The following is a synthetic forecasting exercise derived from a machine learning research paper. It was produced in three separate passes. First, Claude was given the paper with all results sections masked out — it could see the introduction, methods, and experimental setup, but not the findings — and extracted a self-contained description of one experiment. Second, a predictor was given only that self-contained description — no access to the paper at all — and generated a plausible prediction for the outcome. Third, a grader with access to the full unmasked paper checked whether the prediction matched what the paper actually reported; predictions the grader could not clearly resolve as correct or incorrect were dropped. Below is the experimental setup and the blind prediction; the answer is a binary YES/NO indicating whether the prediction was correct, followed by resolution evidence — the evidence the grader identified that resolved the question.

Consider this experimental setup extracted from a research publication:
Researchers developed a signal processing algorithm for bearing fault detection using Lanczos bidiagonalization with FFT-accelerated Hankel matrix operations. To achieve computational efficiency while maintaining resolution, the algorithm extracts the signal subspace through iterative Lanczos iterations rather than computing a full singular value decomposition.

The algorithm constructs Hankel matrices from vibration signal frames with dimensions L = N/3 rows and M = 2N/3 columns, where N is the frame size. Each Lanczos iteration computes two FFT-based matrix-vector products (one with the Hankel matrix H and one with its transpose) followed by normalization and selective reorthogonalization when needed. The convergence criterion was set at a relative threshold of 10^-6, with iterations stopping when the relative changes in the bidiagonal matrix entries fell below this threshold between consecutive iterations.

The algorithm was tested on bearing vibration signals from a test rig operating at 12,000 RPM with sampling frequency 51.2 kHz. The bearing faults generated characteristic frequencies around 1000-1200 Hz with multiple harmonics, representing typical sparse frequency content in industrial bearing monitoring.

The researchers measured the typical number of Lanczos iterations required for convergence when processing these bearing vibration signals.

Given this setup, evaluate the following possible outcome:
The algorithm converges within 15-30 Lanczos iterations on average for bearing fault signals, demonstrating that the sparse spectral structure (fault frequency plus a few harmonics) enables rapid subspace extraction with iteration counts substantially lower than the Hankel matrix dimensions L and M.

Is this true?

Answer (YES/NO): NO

**WHAT THE TASK ASKS:** Exactly as written, please output every entry.

**SOLUTION TO THIS PROBLEM:**
The following is a synthetic forecasting exercise derived from a machine learning research paper. It was produced in three separate passes. First, Claude was given the paper with all results sections masked out — it could see the introduction, methods, and experimental setup, but not the findings — and extracted a self-contained description of one experiment. Second, a predictor was given only that self-contained description — no access to the paper at all — and generated a plausible prediction for the outcome. Third, a grader with access to the full unmasked paper checked whether the prediction matched what the paper actually reported; predictions the grader could not clearly resolve as correct or incorrect were dropped. Below is the experimental setup and the blind prediction; the answer is a binary YES/NO indicating whether the prediction was correct, followed by resolution evidence — the evidence the grader identified that resolved the question.

Consider this experimental setup extracted from a research publication:
Researchers developed a signal processing algorithm for bearing fault detection using Lanczos bidiagonalization with FFT-accelerated Hankel matrix operations. To achieve computational efficiency while maintaining resolution, the algorithm extracts the signal subspace through iterative Lanczos iterations rather than computing a full singular value decomposition.

The algorithm constructs Hankel matrices from vibration signal frames with dimensions L = N/3 rows and M = 2N/3 columns, where N is the frame size. Each Lanczos iteration computes two FFT-based matrix-vector products (one with the Hankel matrix H and one with its transpose) followed by normalization and selective reorthogonalization when needed. The convergence criterion was set at a relative threshold of 10^-6, with iterations stopping when the relative changes in the bidiagonal matrix entries fell below this threshold between consecutive iterations.

The algorithm was tested on bearing vibration signals from a test rig operating at 12,000 RPM with sampling frequency 51.2 kHz. The bearing faults generated characteristic frequencies around 1000-1200 Hz with multiple harmonics, representing typical sparse frequency content in industrial bearing monitoring.

The researchers measured the typical number of Lanczos iterations required for convergence when processing these bearing vibration signals.

Given this setup, evaluate the following possible outcome:
The algorithm converges within 15-30 Lanczos iterations on average for bearing fault signals, demonstrating that the sparse spectral structure (fault frequency plus a few harmonics) enables rapid subspace extraction with iteration counts substantially lower than the Hankel matrix dimensions L and M.

Is this true?

Answer (YES/NO): NO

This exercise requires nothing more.